Items listed in a dataset
┌────────

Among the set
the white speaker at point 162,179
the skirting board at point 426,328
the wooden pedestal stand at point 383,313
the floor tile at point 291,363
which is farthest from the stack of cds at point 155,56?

└────────

*Problem statement*: Update the data so that every "point" becomes "location", keeping everything else unchanged.

*Result*:
Among the set
the white speaker at location 162,179
the skirting board at location 426,328
the wooden pedestal stand at location 383,313
the floor tile at location 291,363
which is farthest from the stack of cds at location 155,56?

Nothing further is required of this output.